──────── Texte fourni ────────

27 mars 2023

27 - Face cachée de Clinchamp

Décidément, il s'en passe des choses dans ce trou prétendu sans intérêt qu'est Clinchamp !
 
Rien normalement ne devrait advenir de notable là-bas, si ce n'est l'écoulement silencieux et anodin des jours incolores qui s'allument sans faire d'histoire pour s'éteindre aussitôt dans l'oubli de lendemains tout aussi flasques. Les légumes enracinés en cette terre perdue n'en ont pas fini de bouillir dans leurs sabots...
 
Les habitants, en effet, un tantinet bourrus, n'ont pas l'air d'avoir parfaitement conscience de l'incroyable trésor que recèlent les herbes folles s'agitant sous leur ciel. Qu'ils le croient ou non, leur humble commune est le siège de tous les trafics féériques entre azur et bosquets, commerces lutinesques des sous-bois, intrigues vagabondesques des chemins et autres affaires oniriques de haute volée.
 
Là, sous leurs pieds de balourds, se trament de subtiles réalités de premier ordre. Trop occupés  à regarder leurs télévisions, si chèrement attachés à leurs pesanteurs, infiniment éloignés de ces hauteurs qui dépassent leur quotidien d'épiciers et de gardes-vaches, ils ne soupçonnent rien de ces phénomènes qui enflamment secrètement les nuits de leur village.

────────

- **À faire**: Peux-tu recopier intégralement le texte sur Clinchamp ci-dessus, sans en changer un seul mot ni un seul signe ?

──────── Données fournies ────────

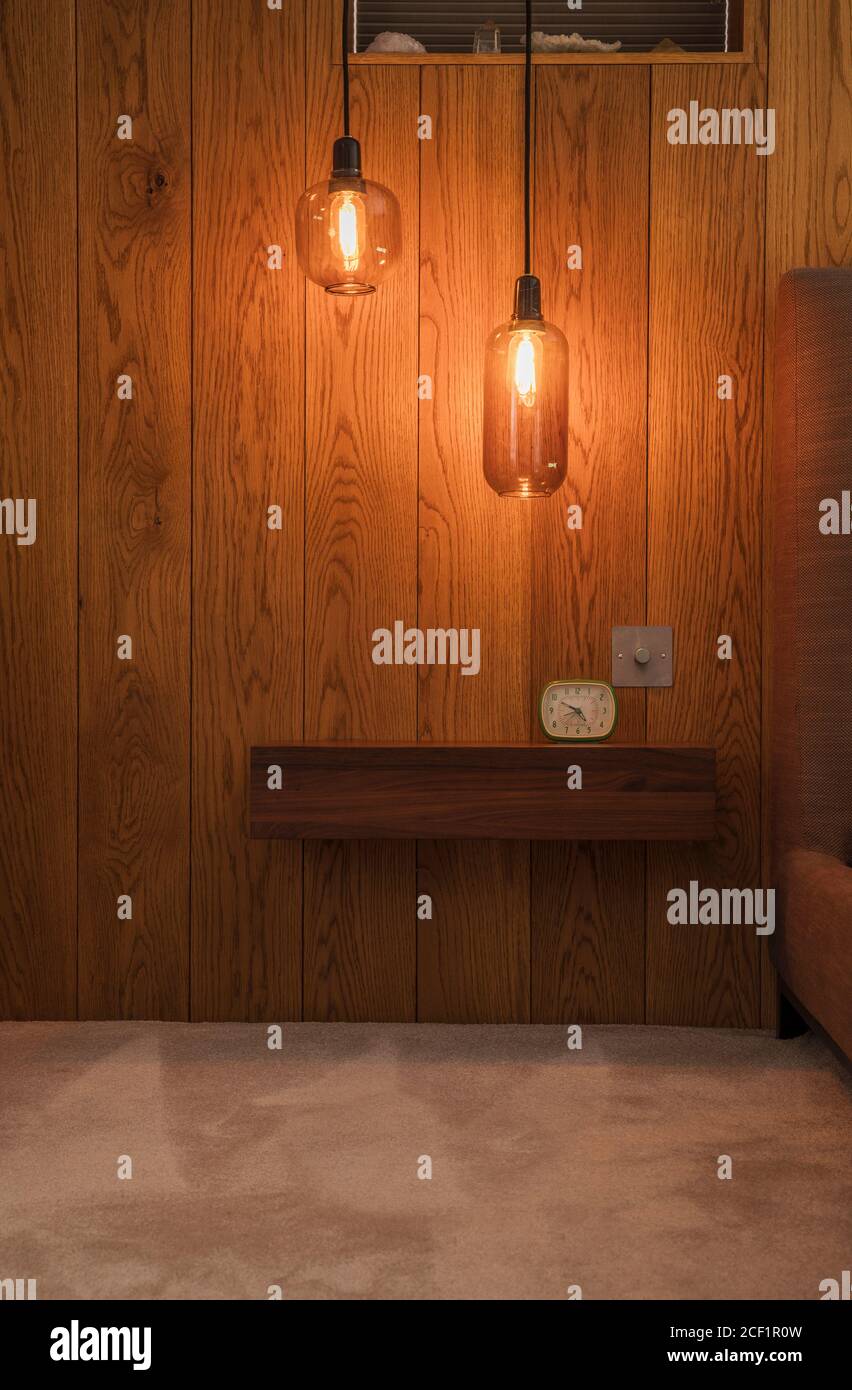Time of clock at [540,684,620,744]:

────────

- **Résultat attendu**:
27 mars 2023

27 - Face cachée de Clinchamp

Décidément, il s'en passe des choses dans ce trou prétendu sans intérêt qu'est Clinchamp !
 
Rien normalement ne devrait advenir de notable là-bas, si ce n'est l'écoulement silencieux et anodin des jours incolores qui s'allument sans faire d'histoire pour s'éteindre aussitôt dans l'oubli de lendemains tout aussi flasques. Les légumes enracinés en cette terre perdue n'en ont pas fini de bouillir dans leurs sabots...
 
Les habitants, en effet, un tantinet bourrus, n'ont pas l'air d'avoir parfaitement conscience de l'incroyable trésor que recèlent les herbes folles s'agitant sous leur ciel. Qu'ils le croient ou non, leur humble commune est le siège de tous les trafics féériques entre azur et bosquets, commerces lutinesques des sous-bois, intrigues vagabondesques des chemins et autres affaires oniriques de haute volée.
 
Là, sous leurs pieds de balourds, se trament de subtiles réalités de premier ordre. Trop occupés  à regarder leurs télévisions, si chèrement attachés à leurs pesanteurs, infiniment éloignés de ces hauteurs qui dépassent leur quotidien d'épiciers et de gardes-vaches, ils ne soupçonnent rien de ces phénomènes qui enflamment secrètement les nuits de leur village.